DIRECTIONS >>
Continue the article about the Bath council's foie gras ban from the end of its last paragraph.

ARTICLE >>
□ □ □ □ □ □ □
A West council has taken the unprecedented step of banning anyone from serving or eating a legal food in any council building, after animal rights activists lobbied council chiefs.

The ban on foie gras, the French delicacy made from duck or goose livers, by Bath and North East Somerset council means that, for example, couples getting married in the council-owned Guildhall venue, or any other council properties, will be told they are not allowed to put foie gras on the menu for their guests.

Anyone hiring the venues will be told it can neither be served by caterers or eaten by guests, and outside caterers hired in to use the council's kitchens will have to sign a contract promising not to put it on any menu or plate. The ban will eventually extend to any private restaurants in the city centre that happen to lease their premises from the council, even though foie gras is freely available in supermarkets in the city. Council chiefs have admitted they cannot enforce the ban retrospectively to restaurants and caterers with an existing lease, when new leases come up or are renegotiated, the foie gras ban will be included.

The leader of Bath and North East Somerset council Paul Crossley said they were acting in response to local concern about the sale of foie gras on animal welfare grounds. Animal rights activists from the Bath Activist Network, joined by action group Viva!, have long campaigned against foie gras being served and eaten in Bath.

A council pledge not to serve it at the council's own functions wasn't enough, and a petition to see the council stopping other people serving it was drafted and signed by almost 2,000 people.
□ □ □ □ □ □ □
MATERIAL SUPPLIED >>
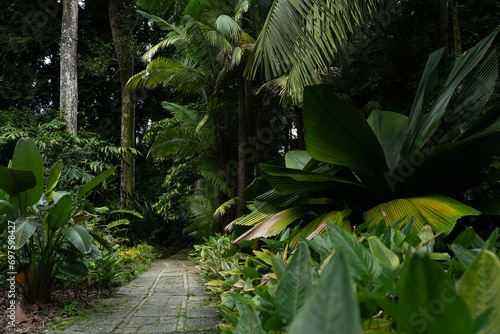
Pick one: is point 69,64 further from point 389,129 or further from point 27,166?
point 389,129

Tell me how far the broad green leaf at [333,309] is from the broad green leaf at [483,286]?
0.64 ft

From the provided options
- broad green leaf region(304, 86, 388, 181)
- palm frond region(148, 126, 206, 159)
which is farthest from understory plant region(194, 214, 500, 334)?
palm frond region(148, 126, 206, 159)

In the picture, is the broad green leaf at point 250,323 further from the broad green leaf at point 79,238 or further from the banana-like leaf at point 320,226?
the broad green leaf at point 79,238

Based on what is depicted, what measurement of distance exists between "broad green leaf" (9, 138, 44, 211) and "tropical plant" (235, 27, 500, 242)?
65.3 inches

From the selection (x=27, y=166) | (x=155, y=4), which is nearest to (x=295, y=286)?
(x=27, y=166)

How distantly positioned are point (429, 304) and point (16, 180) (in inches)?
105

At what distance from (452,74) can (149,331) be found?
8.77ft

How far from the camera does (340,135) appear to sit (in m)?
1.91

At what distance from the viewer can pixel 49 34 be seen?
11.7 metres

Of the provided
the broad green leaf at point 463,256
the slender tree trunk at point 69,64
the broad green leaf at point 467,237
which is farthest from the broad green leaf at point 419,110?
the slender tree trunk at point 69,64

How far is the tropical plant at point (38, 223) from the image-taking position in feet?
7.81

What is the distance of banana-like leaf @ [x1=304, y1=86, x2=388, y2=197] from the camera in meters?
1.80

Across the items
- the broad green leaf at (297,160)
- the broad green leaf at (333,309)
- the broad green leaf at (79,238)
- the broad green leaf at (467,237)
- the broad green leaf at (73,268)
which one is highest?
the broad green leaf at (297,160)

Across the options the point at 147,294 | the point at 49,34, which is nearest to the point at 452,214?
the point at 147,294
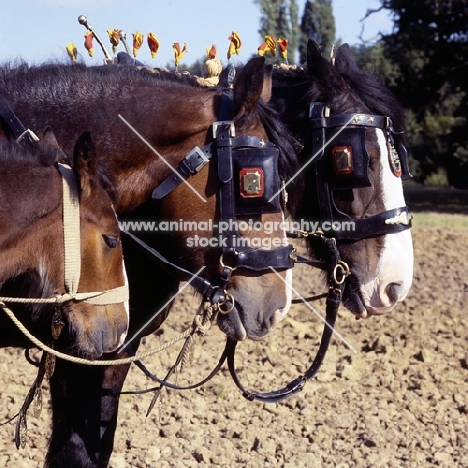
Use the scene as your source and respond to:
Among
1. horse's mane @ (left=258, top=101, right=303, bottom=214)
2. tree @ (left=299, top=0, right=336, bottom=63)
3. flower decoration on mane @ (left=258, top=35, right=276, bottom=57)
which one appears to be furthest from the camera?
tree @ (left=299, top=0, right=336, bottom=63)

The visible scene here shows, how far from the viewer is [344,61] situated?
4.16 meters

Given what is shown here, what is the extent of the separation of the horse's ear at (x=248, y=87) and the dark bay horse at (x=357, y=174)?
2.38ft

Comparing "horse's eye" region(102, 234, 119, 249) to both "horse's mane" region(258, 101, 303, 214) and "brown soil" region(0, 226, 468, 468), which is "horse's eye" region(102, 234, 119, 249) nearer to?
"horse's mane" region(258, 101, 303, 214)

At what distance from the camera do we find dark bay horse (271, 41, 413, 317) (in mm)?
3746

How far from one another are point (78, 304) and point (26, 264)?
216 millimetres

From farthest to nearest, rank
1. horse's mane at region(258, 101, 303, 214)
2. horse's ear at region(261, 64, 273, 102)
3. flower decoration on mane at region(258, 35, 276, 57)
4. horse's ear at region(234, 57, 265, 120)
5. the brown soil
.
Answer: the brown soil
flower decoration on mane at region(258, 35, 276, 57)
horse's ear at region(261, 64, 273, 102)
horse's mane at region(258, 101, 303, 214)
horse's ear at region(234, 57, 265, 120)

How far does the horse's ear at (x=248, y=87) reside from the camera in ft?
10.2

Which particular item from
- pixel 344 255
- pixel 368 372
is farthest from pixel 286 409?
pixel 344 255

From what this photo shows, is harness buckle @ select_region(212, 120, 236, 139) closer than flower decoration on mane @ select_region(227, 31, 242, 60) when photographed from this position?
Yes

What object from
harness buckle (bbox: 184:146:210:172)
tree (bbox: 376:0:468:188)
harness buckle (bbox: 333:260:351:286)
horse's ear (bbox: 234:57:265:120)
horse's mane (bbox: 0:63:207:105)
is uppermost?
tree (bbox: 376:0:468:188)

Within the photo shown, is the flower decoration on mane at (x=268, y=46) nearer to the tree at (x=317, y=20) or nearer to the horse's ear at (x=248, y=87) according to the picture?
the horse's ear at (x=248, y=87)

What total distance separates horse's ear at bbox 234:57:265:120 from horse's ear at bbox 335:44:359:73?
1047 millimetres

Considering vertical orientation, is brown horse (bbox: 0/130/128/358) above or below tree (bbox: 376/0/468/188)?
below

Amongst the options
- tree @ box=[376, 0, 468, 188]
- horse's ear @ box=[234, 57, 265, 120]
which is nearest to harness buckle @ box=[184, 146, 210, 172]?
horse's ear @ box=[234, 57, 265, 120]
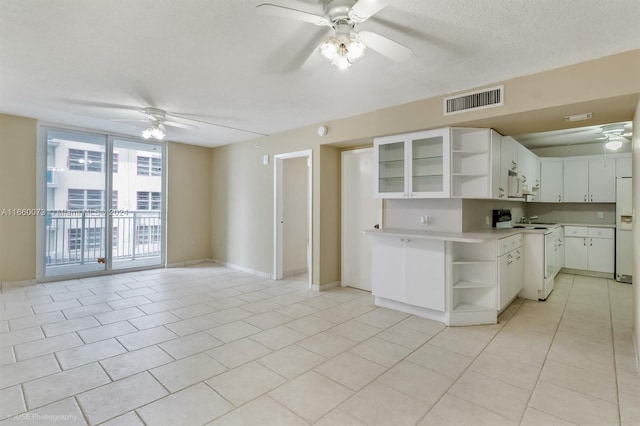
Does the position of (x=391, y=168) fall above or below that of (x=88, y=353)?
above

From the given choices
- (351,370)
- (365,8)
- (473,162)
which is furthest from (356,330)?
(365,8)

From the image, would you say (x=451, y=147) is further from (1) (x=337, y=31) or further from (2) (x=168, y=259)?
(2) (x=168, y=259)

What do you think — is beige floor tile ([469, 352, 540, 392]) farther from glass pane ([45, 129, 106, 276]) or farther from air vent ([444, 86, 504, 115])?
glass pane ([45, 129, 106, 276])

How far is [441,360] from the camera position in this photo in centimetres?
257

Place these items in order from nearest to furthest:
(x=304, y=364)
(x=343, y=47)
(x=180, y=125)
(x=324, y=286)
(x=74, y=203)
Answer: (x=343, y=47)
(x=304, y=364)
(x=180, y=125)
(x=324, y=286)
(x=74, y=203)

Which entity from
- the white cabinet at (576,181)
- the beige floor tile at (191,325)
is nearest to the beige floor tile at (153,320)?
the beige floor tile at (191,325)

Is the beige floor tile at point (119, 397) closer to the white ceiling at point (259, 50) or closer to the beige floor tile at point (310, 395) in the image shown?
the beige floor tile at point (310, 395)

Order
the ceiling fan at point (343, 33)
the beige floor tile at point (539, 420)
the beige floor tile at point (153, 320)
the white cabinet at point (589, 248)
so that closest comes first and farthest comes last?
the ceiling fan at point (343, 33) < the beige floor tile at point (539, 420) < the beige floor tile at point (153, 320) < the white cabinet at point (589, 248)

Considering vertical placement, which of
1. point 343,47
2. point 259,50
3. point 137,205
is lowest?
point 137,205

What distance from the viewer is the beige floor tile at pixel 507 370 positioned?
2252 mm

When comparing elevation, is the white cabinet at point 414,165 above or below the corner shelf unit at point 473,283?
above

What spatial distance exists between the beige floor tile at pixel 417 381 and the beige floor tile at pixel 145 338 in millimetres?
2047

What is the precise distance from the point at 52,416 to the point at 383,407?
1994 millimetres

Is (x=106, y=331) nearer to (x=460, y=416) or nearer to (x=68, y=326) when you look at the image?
□ □ □ □ □ □ □
EXERCISE OUTPUT >>
"Although Bath & North East Somerset council does not currently sell foie gras on its premises, we would like to reassure people we will not be doing so in the future," Mr Crossley said.

"Much of the industry is simply torture in a tin for the ducks force fed vast quantities of food through a metal tube so that their livers swell up to ten times their natural size. This is cruel, inhumane, and the so-called delicacy has no place in the council's current or future food sales.

"In relation to our commercial premises which are leased by third party caterers, future leases will contain a sub clause requesting them to ban the sale of foie gras, although we cannot retrospectively enforce a new clause in existing leases," he added.

The Bath Activist Network has long campaigned against foie gras in Bath. In 2009 they picketed a Spanish tapas restaurant, called Minibar, three times in nine months.

The chef and co-owner Alex Grant said at the time, that the foie gras industry had improved in recent years. "Foie gras is not as cruel as it used to be, it is not the same as it was 50 years ago," he said. "The ducks are free range, they have a good life."

Minibar, as of yesterday, were still offering duck liver pate on their menu.